> **Exercise directions**
Write out the lines below word for word, leaving out the pictures.

> **Data rows**
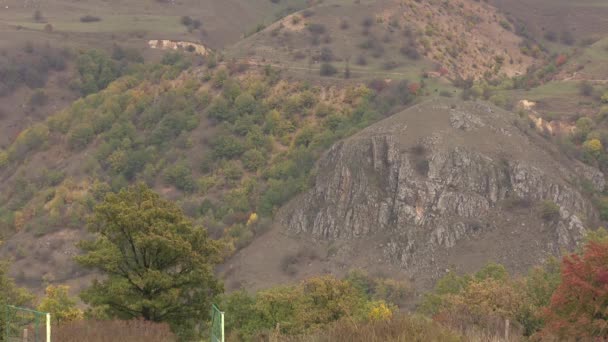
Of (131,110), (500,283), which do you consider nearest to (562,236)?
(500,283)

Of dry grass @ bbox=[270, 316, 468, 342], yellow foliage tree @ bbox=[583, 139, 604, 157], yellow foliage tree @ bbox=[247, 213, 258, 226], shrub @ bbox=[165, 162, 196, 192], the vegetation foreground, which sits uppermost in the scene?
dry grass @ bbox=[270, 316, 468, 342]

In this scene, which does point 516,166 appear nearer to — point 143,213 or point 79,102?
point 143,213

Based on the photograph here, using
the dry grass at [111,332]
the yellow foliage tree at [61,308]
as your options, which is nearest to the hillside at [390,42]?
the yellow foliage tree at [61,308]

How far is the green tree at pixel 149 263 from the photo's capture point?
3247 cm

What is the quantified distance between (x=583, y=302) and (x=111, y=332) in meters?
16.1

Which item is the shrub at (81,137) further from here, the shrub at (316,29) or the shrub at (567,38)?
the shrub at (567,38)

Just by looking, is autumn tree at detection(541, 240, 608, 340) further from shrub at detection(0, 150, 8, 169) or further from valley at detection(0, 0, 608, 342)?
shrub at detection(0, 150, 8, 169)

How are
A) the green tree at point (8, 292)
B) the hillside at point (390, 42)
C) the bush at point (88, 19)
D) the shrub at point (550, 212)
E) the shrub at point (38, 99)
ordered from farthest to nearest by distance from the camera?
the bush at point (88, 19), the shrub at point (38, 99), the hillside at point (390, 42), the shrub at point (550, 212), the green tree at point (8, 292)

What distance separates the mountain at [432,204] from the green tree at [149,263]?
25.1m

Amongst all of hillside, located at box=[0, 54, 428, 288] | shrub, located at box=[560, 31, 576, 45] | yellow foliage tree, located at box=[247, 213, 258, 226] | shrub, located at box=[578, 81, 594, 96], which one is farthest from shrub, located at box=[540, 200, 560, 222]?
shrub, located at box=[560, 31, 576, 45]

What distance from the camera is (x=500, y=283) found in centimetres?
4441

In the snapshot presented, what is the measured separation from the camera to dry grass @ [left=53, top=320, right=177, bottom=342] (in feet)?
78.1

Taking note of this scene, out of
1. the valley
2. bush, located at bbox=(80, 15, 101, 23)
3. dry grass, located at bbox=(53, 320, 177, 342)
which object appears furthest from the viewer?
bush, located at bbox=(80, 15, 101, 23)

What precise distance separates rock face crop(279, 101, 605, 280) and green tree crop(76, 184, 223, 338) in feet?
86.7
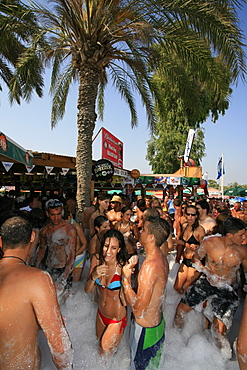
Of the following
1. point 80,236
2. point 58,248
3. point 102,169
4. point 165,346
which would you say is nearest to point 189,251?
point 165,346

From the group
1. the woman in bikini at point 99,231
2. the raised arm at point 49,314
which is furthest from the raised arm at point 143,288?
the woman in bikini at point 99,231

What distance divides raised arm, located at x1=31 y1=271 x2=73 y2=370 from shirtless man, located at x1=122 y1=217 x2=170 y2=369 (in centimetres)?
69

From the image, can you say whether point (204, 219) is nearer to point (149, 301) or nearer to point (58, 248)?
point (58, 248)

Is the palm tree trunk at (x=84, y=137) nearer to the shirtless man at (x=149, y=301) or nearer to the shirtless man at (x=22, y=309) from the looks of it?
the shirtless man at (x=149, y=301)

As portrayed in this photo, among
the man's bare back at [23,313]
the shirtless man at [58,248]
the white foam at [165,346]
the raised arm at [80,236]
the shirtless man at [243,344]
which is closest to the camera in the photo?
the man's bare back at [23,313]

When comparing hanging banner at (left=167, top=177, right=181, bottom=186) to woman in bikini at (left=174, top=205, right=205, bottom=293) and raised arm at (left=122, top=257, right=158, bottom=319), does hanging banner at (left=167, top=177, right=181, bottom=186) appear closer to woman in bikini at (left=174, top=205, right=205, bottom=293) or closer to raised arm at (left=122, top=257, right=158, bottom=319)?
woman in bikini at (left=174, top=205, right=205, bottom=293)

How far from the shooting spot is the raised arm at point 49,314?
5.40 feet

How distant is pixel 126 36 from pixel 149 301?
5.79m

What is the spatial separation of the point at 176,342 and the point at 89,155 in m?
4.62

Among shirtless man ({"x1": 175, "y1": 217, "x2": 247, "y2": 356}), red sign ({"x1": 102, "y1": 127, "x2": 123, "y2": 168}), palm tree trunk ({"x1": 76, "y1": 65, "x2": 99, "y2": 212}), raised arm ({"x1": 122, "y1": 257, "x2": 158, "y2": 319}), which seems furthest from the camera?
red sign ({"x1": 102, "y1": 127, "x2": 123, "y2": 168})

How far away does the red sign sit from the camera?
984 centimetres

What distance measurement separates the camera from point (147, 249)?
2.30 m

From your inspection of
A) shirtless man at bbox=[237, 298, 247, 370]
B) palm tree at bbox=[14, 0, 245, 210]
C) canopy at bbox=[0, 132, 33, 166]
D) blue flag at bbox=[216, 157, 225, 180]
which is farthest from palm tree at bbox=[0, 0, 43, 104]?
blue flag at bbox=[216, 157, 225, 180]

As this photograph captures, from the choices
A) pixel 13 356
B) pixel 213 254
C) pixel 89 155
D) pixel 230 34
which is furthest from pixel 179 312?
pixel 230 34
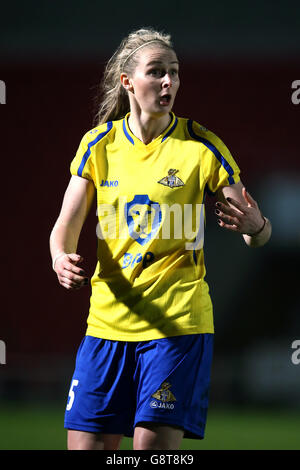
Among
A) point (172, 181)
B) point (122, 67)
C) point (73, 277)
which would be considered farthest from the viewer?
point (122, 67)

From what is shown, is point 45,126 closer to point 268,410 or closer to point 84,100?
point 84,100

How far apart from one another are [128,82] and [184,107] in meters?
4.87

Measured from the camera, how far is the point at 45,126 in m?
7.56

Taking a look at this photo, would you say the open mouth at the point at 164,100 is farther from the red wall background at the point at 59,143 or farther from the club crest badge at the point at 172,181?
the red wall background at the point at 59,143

> **Problem solution**
Of (131,110), (500,283), which do you consider nearest to (562,236)?
(500,283)

Of dry grass @ bbox=[270, 316, 468, 342], yellow foliage tree @ bbox=[583, 139, 604, 157], yellow foliage tree @ bbox=[247, 213, 258, 226], shrub @ bbox=[165, 162, 196, 192], the vegetation foreground, which sits uppermost in the scene?
dry grass @ bbox=[270, 316, 468, 342]

In this scene, which does point 516,166 appear nearer to — point 143,213 or point 79,102?
point 143,213

Based on the photograph here, using
the dry grass at [111,332]
the yellow foliage tree at [61,308]
as your options, which is nearest to the hillside at [390,42]?
the yellow foliage tree at [61,308]

How far is the green tree at pixel 149 263 from the photo's capture point?
3247 cm

What is the quantified distance between (x=583, y=302) and (x=111, y=332) in meters?
16.1

Which item is the shrub at (81,137) further from here, the shrub at (316,29) or the shrub at (567,38)?
the shrub at (567,38)

Just by looking, is autumn tree at detection(541, 240, 608, 340) further from shrub at detection(0, 150, 8, 169) or further from valley at detection(0, 0, 608, 342)?
shrub at detection(0, 150, 8, 169)

How are
A) the green tree at point (8, 292)
B) the hillside at point (390, 42)
C) the bush at point (88, 19)
D) the shrub at point (550, 212)
E) the shrub at point (38, 99)
ordered from farthest to nearest by distance from the camera?
the bush at point (88, 19), the shrub at point (38, 99), the hillside at point (390, 42), the shrub at point (550, 212), the green tree at point (8, 292)

What distance separates the mountain at [432,204] from the green tree at [149,263]?
25.1m

Amongst all of hillside, located at box=[0, 54, 428, 288] | shrub, located at box=[560, 31, 576, 45] | yellow foliage tree, located at box=[247, 213, 258, 226] | shrub, located at box=[578, 81, 594, 96], which one is farthest from shrub, located at box=[540, 200, 560, 222]?
shrub, located at box=[560, 31, 576, 45]

What distance from the camera is (x=500, y=283) found in centimetres?
4441

In the snapshot presented, what is the measured separation from the camera to dry grass @ [left=53, top=320, right=177, bottom=342] (in feet)?
78.1

Taking note of this scene, out of
1. the valley
2. bush, located at bbox=(80, 15, 101, 23)
3. dry grass, located at bbox=(53, 320, 177, 342)
which object appears furthest from the viewer?
bush, located at bbox=(80, 15, 101, 23)

What precise distance separates rock face crop(279, 101, 605, 280) and green tree crop(76, 184, 223, 338) in feet?
86.7
Of the following
1. point 80,236
2. point 58,248
3. point 102,169
4. point 165,346
which would you say is nearest to point 189,251?
point 165,346

From the group
1. the woman in bikini at point 99,231
2. the raised arm at point 49,314
which is furthest from the raised arm at point 143,288?
the woman in bikini at point 99,231

What distance divides raised arm, located at x1=31 y1=271 x2=73 y2=370 from shirtless man, located at x1=122 y1=217 x2=170 y2=369 (in centimetres)?
69

From the image, can you say whether point (204, 219) is nearer to point (149, 301) or nearer to point (58, 248)?
point (58, 248)

Is the palm tree trunk at (x=84, y=137) nearer to the shirtless man at (x=149, y=301) or nearer to the shirtless man at (x=22, y=309) from the looks of it?
the shirtless man at (x=149, y=301)

As portrayed in this photo, among
the man's bare back at [23,313]
the shirtless man at [58,248]
the white foam at [165,346]
the raised arm at [80,236]
the shirtless man at [243,344]
which is closest to the camera in the photo?
the man's bare back at [23,313]

When comparing hanging banner at (left=167, top=177, right=181, bottom=186) to woman in bikini at (left=174, top=205, right=205, bottom=293) and raised arm at (left=122, top=257, right=158, bottom=319), does hanging banner at (left=167, top=177, right=181, bottom=186) appear closer to woman in bikini at (left=174, top=205, right=205, bottom=293) or closer to raised arm at (left=122, top=257, right=158, bottom=319)?
woman in bikini at (left=174, top=205, right=205, bottom=293)

How far from the shooting spot is the raised arm at point 49,314?
5.40 feet

How distant is pixel 126 36 from pixel 149 301?
5.79m

What is the spatial separation of the point at 176,342 and the point at 89,155 in m?
4.62

Among shirtless man ({"x1": 175, "y1": 217, "x2": 247, "y2": 356}), red sign ({"x1": 102, "y1": 127, "x2": 123, "y2": 168}), palm tree trunk ({"x1": 76, "y1": 65, "x2": 99, "y2": 212}), raised arm ({"x1": 122, "y1": 257, "x2": 158, "y2": 319}), which seems furthest from the camera?
red sign ({"x1": 102, "y1": 127, "x2": 123, "y2": 168})

How far away does the red sign sit from the camera?
984 centimetres

What distance measurement separates the camera from point (147, 249)?
2.30 m

From your inspection of
A) shirtless man at bbox=[237, 298, 247, 370]
B) palm tree at bbox=[14, 0, 245, 210]
C) canopy at bbox=[0, 132, 33, 166]
D) blue flag at bbox=[216, 157, 225, 180]
which is farthest from palm tree at bbox=[0, 0, 43, 104]?
blue flag at bbox=[216, 157, 225, 180]

As this photograph captures, from the choices
A) pixel 13 356
B) pixel 213 254
C) pixel 89 155
D) pixel 230 34
which is furthest from pixel 179 312?
pixel 230 34
Among
A) point (172, 181)
B) point (122, 67)
C) point (73, 277)
which would be considered farthest from the viewer?
point (122, 67)

From what is shown, is point 45,126 closer to point 268,410 or closer to point 84,100?
point 84,100

How far apart from one another are [128,82] and [184,107] in meters?
4.87

Measured from the camera, how far is the point at 45,126 in m?
7.56

Taking a look at this photo, would you say the open mouth at the point at 164,100 is farther from the red wall background at the point at 59,143 or farther from the club crest badge at the point at 172,181?
the red wall background at the point at 59,143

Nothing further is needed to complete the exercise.